## TEXT PROVIDED
8 days ago, Botham was murdered in his home. The shooter was not taken into custody until 3 days later. And yesterday, while I was sitting at his memorial service, those in power prepared to release the results of what often happens when African-American men are murdered: a thorough investigation into the life of a victim to criminalize him and somehow help others come to the conclusion that he, because of some flaw, “deserved” the bullet that took his life in his own home.

We don’t just murder African-American men. We murder their character. And we continue to justify systems that have continually devalued black bodies from the moment they arrived on our shores on slave ships. 

I am a white minister in Dallas. My family has lived here for generations. I have benefited from so much that this city has offered me. But my experience is not the experience of everyone in Dallas.

And I refuse to be silent and complicit any longer. Botham’s memorial service, along with many other events over the past few years, have unstopped my ears and cleared my eyes.

In his “Letter From a Birmingham Jail,” Dr. Martin Luther King Jr. spoke words that still ring true in our day:

“I must confess that over the past few years I have been gravely disappointed with the white moderate. I have almost reached the regrettable conclusion that the Negro’s great stumbling block in his stride toward freedom is not the White Citizen’s Counciler or the Ku Klux Klanner, but the white moderate, who is more devoted to ‘order’ than to justice; who prefers a negative peace which is the absence of tension to a positive peace which is the presence of justice…”

I want to challenge my white brothers and sisters in Christ to be willing to speak up for justice. May we be willing to stand in solidarity. May we be willing to listen without being defensive.

The voice of our brother’s blood cries out to us from the ground. May justice roll down like a river. Let us do what we must to tear down any dam constructed to block the flow of that river.

There is not much I can do to “tear down” the dams of injustice, in part, because I benefit so much from the pools that have gathered behind them. But at the very least, I can acknowledge the dams and some of the ways privilege has flowed my way because of the color of my skin.

Another invitation to examine this issue came just yesterday from Parker Palmer, the Quaker author, activist and teacher. He is a humble man, a wise elder and a gentle soul and his words moved me deeply, starting with the title of his essay, “Owning Up to my Toxic Biases.” I’ll just share a few bits here, but I highly recommend you take the time to read the entire piece.

Palmer begins with the words of a friend:

“Grant me the wisdom to see my own unconscious biases that continue to unintentionally and inadvertently make me complicit in this staggering rise of hate and callousness. May I never forget that hate and callousness have been as much part of this American experiment as joy, hope, and love. That while this experience may be new to my consciousness it has been a part of the lives of my fellow Americans who have lacked the access to money and power that come with privilege.”

Palmer goes on to reflect:

So, for the umpteenth time, I’m trying to come to terms with my own complicity in white privilege and the injustice and inhumanity that flow from it. When white people like me ignore or deny all that, it’s just another way of aiding and abetting it.

[Spatial grounding data]
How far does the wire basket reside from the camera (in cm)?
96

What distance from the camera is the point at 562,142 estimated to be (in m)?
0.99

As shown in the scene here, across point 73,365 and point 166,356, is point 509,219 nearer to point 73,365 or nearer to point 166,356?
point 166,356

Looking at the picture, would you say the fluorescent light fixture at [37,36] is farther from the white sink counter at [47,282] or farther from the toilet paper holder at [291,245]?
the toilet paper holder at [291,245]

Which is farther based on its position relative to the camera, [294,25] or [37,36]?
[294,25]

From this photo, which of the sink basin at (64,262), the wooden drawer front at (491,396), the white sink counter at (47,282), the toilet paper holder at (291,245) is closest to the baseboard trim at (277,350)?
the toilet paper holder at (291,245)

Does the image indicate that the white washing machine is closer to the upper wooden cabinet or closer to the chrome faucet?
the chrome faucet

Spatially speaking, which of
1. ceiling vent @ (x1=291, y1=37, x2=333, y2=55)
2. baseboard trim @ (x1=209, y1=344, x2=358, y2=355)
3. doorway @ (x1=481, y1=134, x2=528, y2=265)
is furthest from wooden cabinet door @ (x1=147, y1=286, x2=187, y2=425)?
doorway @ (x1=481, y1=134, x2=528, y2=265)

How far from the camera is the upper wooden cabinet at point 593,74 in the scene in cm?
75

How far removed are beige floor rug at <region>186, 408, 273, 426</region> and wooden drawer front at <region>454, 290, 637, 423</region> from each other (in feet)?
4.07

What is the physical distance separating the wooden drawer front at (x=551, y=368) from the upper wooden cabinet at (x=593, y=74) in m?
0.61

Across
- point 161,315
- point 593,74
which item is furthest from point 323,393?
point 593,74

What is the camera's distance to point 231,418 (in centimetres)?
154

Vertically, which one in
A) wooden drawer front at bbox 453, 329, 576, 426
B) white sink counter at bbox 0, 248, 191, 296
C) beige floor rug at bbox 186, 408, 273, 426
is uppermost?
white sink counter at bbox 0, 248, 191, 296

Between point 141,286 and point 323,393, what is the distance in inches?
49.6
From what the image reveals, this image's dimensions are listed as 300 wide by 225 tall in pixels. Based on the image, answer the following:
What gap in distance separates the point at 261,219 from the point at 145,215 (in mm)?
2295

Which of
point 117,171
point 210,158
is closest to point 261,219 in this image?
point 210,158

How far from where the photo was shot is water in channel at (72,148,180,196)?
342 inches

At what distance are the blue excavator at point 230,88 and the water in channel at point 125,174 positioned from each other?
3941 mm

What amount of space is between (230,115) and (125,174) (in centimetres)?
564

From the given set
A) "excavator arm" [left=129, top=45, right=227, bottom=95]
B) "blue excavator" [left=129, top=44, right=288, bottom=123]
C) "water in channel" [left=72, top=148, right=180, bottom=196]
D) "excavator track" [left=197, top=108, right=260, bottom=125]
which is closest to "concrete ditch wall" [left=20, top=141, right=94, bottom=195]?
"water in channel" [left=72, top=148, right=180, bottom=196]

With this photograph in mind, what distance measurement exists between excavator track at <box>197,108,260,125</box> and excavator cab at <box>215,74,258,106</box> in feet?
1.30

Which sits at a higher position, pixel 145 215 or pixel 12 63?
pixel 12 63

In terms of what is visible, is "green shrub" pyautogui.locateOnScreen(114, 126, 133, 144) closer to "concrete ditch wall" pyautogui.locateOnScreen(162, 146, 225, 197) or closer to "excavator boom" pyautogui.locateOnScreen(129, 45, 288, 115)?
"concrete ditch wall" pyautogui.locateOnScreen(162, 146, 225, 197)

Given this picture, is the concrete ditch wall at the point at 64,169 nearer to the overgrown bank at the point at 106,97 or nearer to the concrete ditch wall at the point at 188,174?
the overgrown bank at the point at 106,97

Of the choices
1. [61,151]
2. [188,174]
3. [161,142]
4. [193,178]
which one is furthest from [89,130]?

## ACTIVITY LIST
1. In the reflection on Botham's murder, how long after the killing was the shooter taken into custody?
2. Write the next part of the reflection on Botham's murder, starting after its final sentence.

## ANSWERS TO THE EXERCISE
1. Three days later.

2.
Isn’t the evidence clear-cut? A lot of things that are easy and safe for white folks are difficult or dangerous for people of color — from being pulled over for a broken taillight to trying to rent or buy a home in certain communities…

But my confession needs to go deeper than owning up to white privilege. Like many people of my race, I carry unconscious elements of white supremacy. If I want to help stem that bloody tide, I must become conscious of that fact.

No, I don’t belong to or support the KKK and its kin, whose beliefs and actions are evil to the core. But it’s a cop-out to equate white supremacy with its most toxic forms. Doing so takes the onus off people like me to come to terms with reality — our country’s and our own. How could a nation built in part on the enslavement of human beings not have a cultural substrate of white supremacy? How could white people rooted in that ground not be tainted by that toxicity?

If I look at myself closely and honestly, I find a form of white supremacy that’s subtle but pernicious. For a long time, I held an unacknowledged assumption that “white is normal,” that white ways are the “normal” ways.  All other ways are “exotic” at best, often “strange” and even “off-putting,” and sometimes “scary.”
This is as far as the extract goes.